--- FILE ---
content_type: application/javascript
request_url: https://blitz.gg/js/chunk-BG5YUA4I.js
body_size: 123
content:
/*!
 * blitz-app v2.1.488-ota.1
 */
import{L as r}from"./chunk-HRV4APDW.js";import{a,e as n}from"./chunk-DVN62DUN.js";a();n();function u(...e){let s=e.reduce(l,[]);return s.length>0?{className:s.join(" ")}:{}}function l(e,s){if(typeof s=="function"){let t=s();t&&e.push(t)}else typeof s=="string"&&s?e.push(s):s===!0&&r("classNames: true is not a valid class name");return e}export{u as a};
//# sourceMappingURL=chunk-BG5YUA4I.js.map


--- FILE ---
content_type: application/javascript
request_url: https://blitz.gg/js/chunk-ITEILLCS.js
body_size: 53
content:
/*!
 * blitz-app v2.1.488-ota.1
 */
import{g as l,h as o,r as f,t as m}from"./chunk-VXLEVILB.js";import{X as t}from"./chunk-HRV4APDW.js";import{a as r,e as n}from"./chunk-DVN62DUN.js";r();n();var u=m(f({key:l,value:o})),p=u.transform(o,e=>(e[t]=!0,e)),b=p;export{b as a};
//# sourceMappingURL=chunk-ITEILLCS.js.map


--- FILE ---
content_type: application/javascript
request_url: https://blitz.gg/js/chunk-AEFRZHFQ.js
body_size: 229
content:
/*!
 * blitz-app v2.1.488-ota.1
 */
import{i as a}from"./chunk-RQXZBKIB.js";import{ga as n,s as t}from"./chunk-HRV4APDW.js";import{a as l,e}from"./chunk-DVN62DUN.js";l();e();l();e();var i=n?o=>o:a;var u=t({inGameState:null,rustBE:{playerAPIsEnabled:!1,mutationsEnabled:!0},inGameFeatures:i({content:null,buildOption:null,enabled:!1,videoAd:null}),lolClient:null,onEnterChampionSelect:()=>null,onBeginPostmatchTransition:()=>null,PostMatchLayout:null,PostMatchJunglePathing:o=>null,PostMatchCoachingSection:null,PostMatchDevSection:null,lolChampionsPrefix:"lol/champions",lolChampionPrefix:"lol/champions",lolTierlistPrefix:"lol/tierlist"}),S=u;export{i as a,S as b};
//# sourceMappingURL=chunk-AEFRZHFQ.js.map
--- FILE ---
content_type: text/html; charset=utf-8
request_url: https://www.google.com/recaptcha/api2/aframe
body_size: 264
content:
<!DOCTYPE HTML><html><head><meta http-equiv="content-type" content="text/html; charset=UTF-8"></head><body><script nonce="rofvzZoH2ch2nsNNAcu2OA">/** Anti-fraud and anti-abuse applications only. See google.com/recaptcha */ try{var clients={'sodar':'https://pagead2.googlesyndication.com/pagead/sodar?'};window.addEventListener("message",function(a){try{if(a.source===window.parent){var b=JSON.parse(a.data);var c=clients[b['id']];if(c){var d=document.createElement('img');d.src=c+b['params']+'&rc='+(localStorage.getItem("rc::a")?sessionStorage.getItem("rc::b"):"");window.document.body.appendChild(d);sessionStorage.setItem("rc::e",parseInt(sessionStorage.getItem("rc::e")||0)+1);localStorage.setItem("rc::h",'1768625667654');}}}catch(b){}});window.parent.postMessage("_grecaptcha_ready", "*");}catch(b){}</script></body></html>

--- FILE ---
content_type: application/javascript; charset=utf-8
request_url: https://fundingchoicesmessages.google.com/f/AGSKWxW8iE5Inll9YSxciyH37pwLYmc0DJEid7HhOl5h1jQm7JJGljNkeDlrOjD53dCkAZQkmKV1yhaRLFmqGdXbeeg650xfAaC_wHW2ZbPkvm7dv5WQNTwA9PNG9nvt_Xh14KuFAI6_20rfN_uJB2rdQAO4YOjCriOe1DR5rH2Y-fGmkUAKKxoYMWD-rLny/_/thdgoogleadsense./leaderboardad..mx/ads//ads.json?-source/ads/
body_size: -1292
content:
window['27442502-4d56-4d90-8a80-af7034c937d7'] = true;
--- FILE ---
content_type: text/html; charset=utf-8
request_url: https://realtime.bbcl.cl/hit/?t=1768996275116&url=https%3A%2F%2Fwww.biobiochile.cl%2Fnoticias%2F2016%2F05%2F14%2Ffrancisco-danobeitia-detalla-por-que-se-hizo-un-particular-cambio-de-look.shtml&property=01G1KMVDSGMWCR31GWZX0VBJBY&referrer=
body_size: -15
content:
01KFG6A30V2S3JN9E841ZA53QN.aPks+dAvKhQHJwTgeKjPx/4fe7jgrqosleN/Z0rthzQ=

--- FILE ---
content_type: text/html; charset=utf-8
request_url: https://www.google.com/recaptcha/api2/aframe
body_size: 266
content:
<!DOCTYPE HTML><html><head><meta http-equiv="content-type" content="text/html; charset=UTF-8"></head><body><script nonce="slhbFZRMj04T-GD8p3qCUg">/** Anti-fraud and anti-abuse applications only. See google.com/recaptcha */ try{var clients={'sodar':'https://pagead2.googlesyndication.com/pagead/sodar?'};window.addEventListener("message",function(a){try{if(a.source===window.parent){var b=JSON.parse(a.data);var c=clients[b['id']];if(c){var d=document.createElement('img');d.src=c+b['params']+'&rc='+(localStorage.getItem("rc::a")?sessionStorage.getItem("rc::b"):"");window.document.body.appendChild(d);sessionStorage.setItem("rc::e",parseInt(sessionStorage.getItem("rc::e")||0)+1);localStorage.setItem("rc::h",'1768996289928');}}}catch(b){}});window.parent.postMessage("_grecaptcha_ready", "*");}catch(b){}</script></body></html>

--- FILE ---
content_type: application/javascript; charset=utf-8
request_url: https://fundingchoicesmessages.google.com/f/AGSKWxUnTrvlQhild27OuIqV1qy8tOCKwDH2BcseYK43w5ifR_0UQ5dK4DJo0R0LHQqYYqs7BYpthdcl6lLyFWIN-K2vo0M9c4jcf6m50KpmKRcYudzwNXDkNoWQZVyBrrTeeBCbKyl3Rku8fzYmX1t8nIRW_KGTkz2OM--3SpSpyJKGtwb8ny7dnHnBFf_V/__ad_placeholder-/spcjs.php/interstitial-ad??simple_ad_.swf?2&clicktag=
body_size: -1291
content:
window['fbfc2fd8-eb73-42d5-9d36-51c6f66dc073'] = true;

###

**WHAT TO WORK ON**
The task requires an exact copy of all the lines above.

**RESPONSE FOR THIS EXERCISE**
--- FILE ---
content_type: application/javascript
request_url: https://blitz.gg/js/chunk-BG5YUA4I.js
body_size: 123
content:
/*!
 * blitz-app v2.1.488-ota.1
 */
import{L as r}from"./chunk-HRV4APDW.js";import{a,e as n}from"./chunk-DVN62DUN.js";a();n();function u(...e){let s=e.reduce(l,[]);return s.length>0?{className:s.join(" ")}:{}}function l(e,s){if(typeof s=="function"){let t=s();t&&e.push(t)}else typeof s=="string"&&s?e.push(s):s===!0&&r("classNames: true is not a valid class name");return e}export{u as a};
//# sourceMappingURL=chunk-BG5YUA4I.js.map


--- FILE ---
content_type: application/javascript
request_url: https://blitz.gg/js/chunk-ITEILLCS.js
body_size: 53
content:
/*!
 * blitz-app v2.1.488-ota.1
 */
import{g as l,h as o,r as f,t as m}from"./chunk-VXLEVILB.js";import{X as t}from"./chunk-HRV4APDW.js";import{a as r,e as n}from"./chunk-DVN62DUN.js";r();n();var u=m(f({key:l,value:o})),p=u.transform(o,e=>(e[t]=!0,e)),b=p;export{b as a};
//# sourceMappingURL=chunk-ITEILLCS.js.map


--- FILE ---
content_type: application/javascript
request_url: https://blitz.gg/js/chunk-AEFRZHFQ.js
body_size: 229
content:
/*!
 * blitz-app v2.1.488-ota.1
 */
import{i as a}from"./chunk-RQXZBKIB.js";import{ga as n,s as t}from"./chunk-HRV4APDW.js";import{a as l,e}from"./chunk-DVN62DUN.js";l();e();l();e();var i=n?o=>o:a;var u=t({inGameState:null,rustBE:{playerAPIsEnabled:!1,mutationsEnabled:!0},inGameFeatures:i({content:null,buildOption:null,enabled:!1,videoAd:null}),lolClient:null,onEnterChampionSelect:()=>null,onBeginPostmatchTransition:()=>null,PostMatchLayout:null,PostMatchJunglePathing:o=>null,PostMatchCoachingSection:null,PostMatchDevSection:null,lolChampionsPrefix:"lol/champions",lolChampionPrefix:"lol/champions",lolTierlistPrefix:"lol/tierlist"}),S=u;export{i as a,S as b};
//# sourceMappingURL=chunk-AEFRZHFQ.js.map
--- FILE ---
content_type: text/html; charset=utf-8
request_url: https://www.google.com/recaptcha/api2/aframe
body_size: 264
content:
<!DOCTYPE HTML><html><head><meta http-equiv="content-type" content="text/html; charset=UTF-8"></head><body><script nonce="rofvzZoH2ch2nsNNAcu2OA">/** Anti-fraud and anti-abuse applications only. See google.com/recaptcha */ try{var clients={'sodar':'https://pagead2.googlesyndication.com/pagead/sodar?'};window.addEventListener("message",function(a){try{if(a.source===window.parent){var b=JSON.parse(a.data);var c=clients[b['id']];if(c){var d=document.createElement('img');d.src=c+b['params']+'&rc='+(localStorage.getItem("rc::a")?sessionStorage.getItem("rc::b"):"");window.document.body.appendChild(d);sessionStorage.setItem("rc::e",parseInt(sessionStorage.getItem("rc::e")||0)+1);localStorage.setItem("rc::h",'1768625667654');}}}catch(b){}});window.parent.postMessage("_grecaptcha_ready", "*");}catch(b){}</script></body></html>

--- FILE ---
content_type: application/javascript; charset=utf-8
request_url: https://fundingchoicesmessages.google.com/f/AGSKWxW8iE5Inll9YSxciyH37pwLYmc0DJEid7HhOl5h1jQm7JJGljNkeDlrOjD53dCkAZQkmKV1yhaRLFmqGdXbeeg650xfAaC_wHW2ZbPkvm7dv5WQNTwA9PNG9nvt_Xh14KuFAI6_20rfN_uJB2rdQAO4YOjCriOe1DR5rH2Y-fGmkUAKKxoYMWD-rLny/_/thdgoogleadsense./leaderboardad..mx/ads//ads.json?-source/ads/
body_size: -1292
content:
window['27442502-4d56-4d90-8a80-af7034c937d7'] = true;
--- FILE ---
content_type: text/html; charset=utf-8
request_url: https://realtime.bbcl.cl/hit/?t=1768996275116&url=https%3A%2F%2Fwww.biobiochile.cl%2Fnoticias%2F2016%2F05%2F14%2Ffrancisco-danobeitia-detalla-por-que-se-hizo-un-particular-cambio-de-look.shtml&property=01G1KMVDSGMWCR31GWZX0VBJBY&referrer=
body_size: -15
content:
01KFG6A30V2S3JN9E841ZA53QN.aPks+dAvKhQHJwTgeKjPx/4fe7jgrqosleN/Z0rthzQ=

--- FILE ---
content_type: text/html; charset=utf-8
request_url: https://www.google.com/recaptcha/api2/aframe
body_size: 266
content:
<!DOCTYPE HTML><html><head><meta http-equiv="content-type" content="text/html; charset=UTF-8"></head><body><script nonce="slhbFZRMj04T-GD8p3qCUg">/** Anti-fraud and anti-abuse applications only. See google.com/recaptcha */ try{var clients={'sodar':'https://pagead2.googlesyndication.com/pagead/sodar?'};window.addEventListener("message",function(a){try{if(a.source===window.parent){var b=JSON.parse(a.data);var c=clients[b['id']];if(c){var d=document.createElement('img');d.src=c+b['params']+'&rc='+(localStorage.getItem("rc::a")?sessionStorage.getItem("rc::b"):"");window.document.body.appendChild(d);sessionStorage.setItem("rc::e",parseInt(sessionStorage.getItem("rc::e")||0)+1);localStorage.setItem("rc::h",'1768996289928');}}}catch(b){}});window.parent.postMessage("_grecaptcha_ready", "*");}catch(b){}</script></body></html>

--- FILE ---
content_type: application/javascript; charset=utf-8
request_url: https://fundingchoicesmessages.google.com/f/AGSKWxUnTrvlQhild27OuIqV1qy8tOCKwDH2BcseYK43w5ifR_0UQ5dK4DJo0R0LHQqYYqs7BYpthdcl6lLyFWIN-K2vo0M9c4jcf6m50KpmKRcYudzwNXDkNoWQZVyBrrTeeBCbKyl3Rku8fzYmX1t8nIRW_KGTkz2OM--3SpSpyJKGtwb8ny7dnHnBFf_V/__ad_placeholder-/spcjs.php/interstitial-ad??simple_ad_.swf?2&clicktag=
body_size: -1291
content:
window['fbfc2fd8-eb73-42d5-9d36-51c6f66dc073'] = true;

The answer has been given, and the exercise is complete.